Let us assume we want to inject a DLL into a destination process in Windows 7 which has ASLR enabled for kernel32.dll
So any piece of the injected code can't use any winapi or any system call since the address of let's say loadLibrary function in the injector code will differ from the address loadLibrary in the destination process, Won't it ?
So such a call to CreateRemoteThread
won't work:
CreateRemoteThread(hProcess,
NULL,
0,
(LPTHREAD_START_ROUTINE) ::GetProcAddress(hKernel32,
"LoadLibraryA" ),
pLibRemote,
0,
NULL );
::WaitForSingleObject( hThread, INFINITE );
Correct me if I am wrong in this reasoning.
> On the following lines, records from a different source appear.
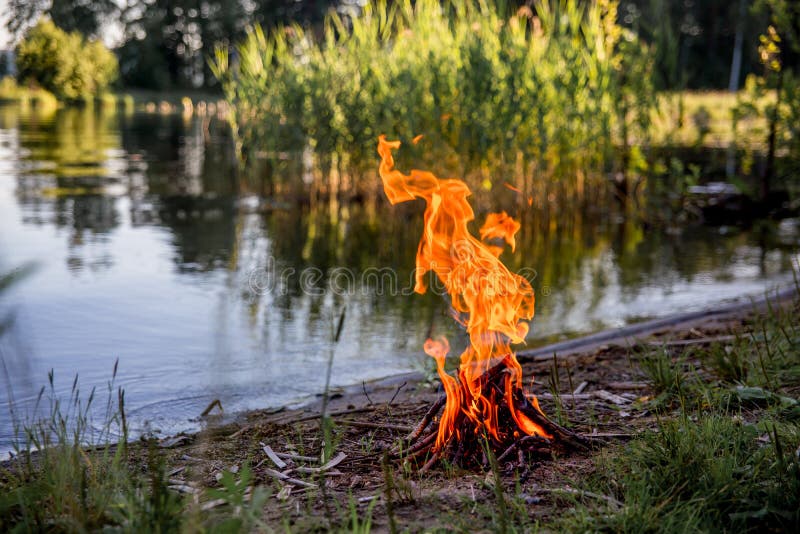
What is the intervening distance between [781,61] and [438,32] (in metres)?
4.61

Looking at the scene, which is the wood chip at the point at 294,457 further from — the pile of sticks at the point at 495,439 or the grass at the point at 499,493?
the pile of sticks at the point at 495,439

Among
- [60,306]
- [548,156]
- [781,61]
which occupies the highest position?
[781,61]

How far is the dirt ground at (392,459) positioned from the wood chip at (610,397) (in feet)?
0.03

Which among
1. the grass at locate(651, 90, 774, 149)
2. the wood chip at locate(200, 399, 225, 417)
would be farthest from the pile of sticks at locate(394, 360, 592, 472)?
the grass at locate(651, 90, 774, 149)

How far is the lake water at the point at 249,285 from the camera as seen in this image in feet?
18.6

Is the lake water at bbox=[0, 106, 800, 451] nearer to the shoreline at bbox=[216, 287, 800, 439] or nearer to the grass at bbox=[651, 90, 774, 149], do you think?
the shoreline at bbox=[216, 287, 800, 439]

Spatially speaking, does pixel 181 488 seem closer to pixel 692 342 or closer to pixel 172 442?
pixel 172 442

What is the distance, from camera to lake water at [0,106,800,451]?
5672 mm

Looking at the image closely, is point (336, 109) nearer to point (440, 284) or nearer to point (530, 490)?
point (440, 284)

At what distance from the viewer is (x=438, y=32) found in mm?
12055

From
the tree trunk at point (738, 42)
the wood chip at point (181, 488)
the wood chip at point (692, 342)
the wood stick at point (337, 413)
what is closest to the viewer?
the wood chip at point (181, 488)

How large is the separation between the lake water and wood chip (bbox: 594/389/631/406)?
1274mm

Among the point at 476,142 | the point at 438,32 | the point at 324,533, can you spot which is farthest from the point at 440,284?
the point at 324,533

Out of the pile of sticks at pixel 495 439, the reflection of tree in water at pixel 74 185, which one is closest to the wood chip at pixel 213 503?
the pile of sticks at pixel 495 439
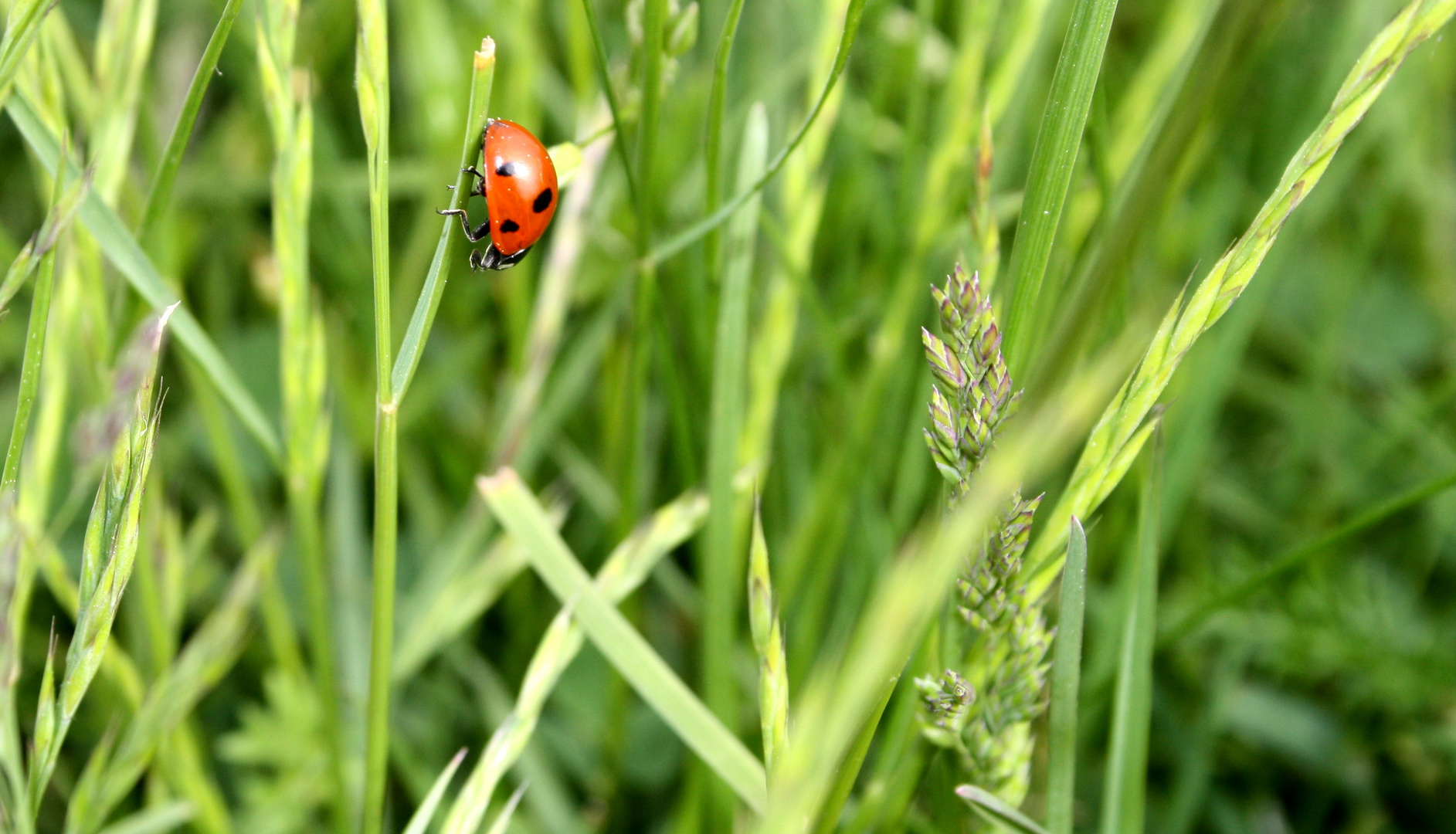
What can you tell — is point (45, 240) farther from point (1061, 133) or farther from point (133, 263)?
point (1061, 133)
No, I believe that is incorrect. The addresses of modules like
kernel32.dll
are randomized when the machine boots but are the same for all processes.he can use GetModuleHandle (and GetProcAddress) directly, FROM THE INJECTOR'S IMPORT TABLE, which will redirect to a call to GetModuleHandle ON KERNEL32, to get the Address of LoadLibraryA ON KERNEL32, that can be used on any process
if he passed the hardcoded LoadLibraryA's address directly, he would be passind the address of LoadLibraryA ON THE INJECTOR'S IMPORT TABLE, which is not the same on the target process
one may ask: "why it doesn't translate the import table instead of calling GetModuleHandle and GetProcAddress?". The import table is just a table of pointers obtained by the executable loader using THE SAME GetModuleHandle and GetProcAddress (actually not the same, but similar)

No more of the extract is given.